WHAT IS EXPECTED:
Below is a text about Yale and due process. For each statement, (a), (b) and (c), say yes or no to whether it agrees with the text, and quote the deciding words of the text word for word.

(a) Dixon vs. Alabama involved six students who were expelled from Alabama State College without a hearing.
(b) The student in Okafur vs. Yale University was accused of cheating on a physics exam.
(c) A licensed attorney advised the student in Okafur vs. Yale University during the process.

SOURCE TEXT:
····················

Were Yale a public institution, due process requirements might ultimately outweigh an internal confidentiality rule should a student believe that his or her right to due process had been violated. Since the 1961 federal court ruling on Dixon vs. Alabama, in which six students brought Alabama State College to court after having been expelled without a hearing (presumably for their involvement in civil rights demonstrations), federal law has dictated that public universities can no longer act in loco parentis — “in place of a parent” — to discipline their students without first providing due process.

Because Yale is a private institution, it isn’t held to that due process standard. And because Yale isn’t a governmental institution, students don’t have First Amendment rights when it comes to Yale prohibiting them from speaking, either. Put simply: If Yale wants to impose a quiet rule on ExComm, it can. This was demonstrated in 2004, when a Yale student who had been accused of cheating on a chemistry exam six years prior and suspended for the subsequent two semesters sued Yale in the Connecticut State Court (Okafur vs. Yale University). Her claim was based primarily on the fact that her residential college dean had advised her during the process, and not a licensed attorney.

“No civil claim can be based on an alleged violation of constitutional rights,” the judge ruled, later adding, “Note that the rules at Yale specifically say that the adviser is not an advocate…but rather ‘a source of personal and moral support.’”

····················

DATA PROVIDED:
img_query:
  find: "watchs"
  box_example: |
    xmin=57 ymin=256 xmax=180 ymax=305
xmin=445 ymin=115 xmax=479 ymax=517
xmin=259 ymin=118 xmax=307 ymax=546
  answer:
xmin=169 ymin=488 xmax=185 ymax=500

····················

EXERCISE OUTPUT:
(a) Yes: "six students brought Alabama State College to court after having been expelled without a hearing"
(b) No: "accused of cheating on a chemistry exam"
(c) No: "her residential college dean had advised her during the process, and not a licensed attorney"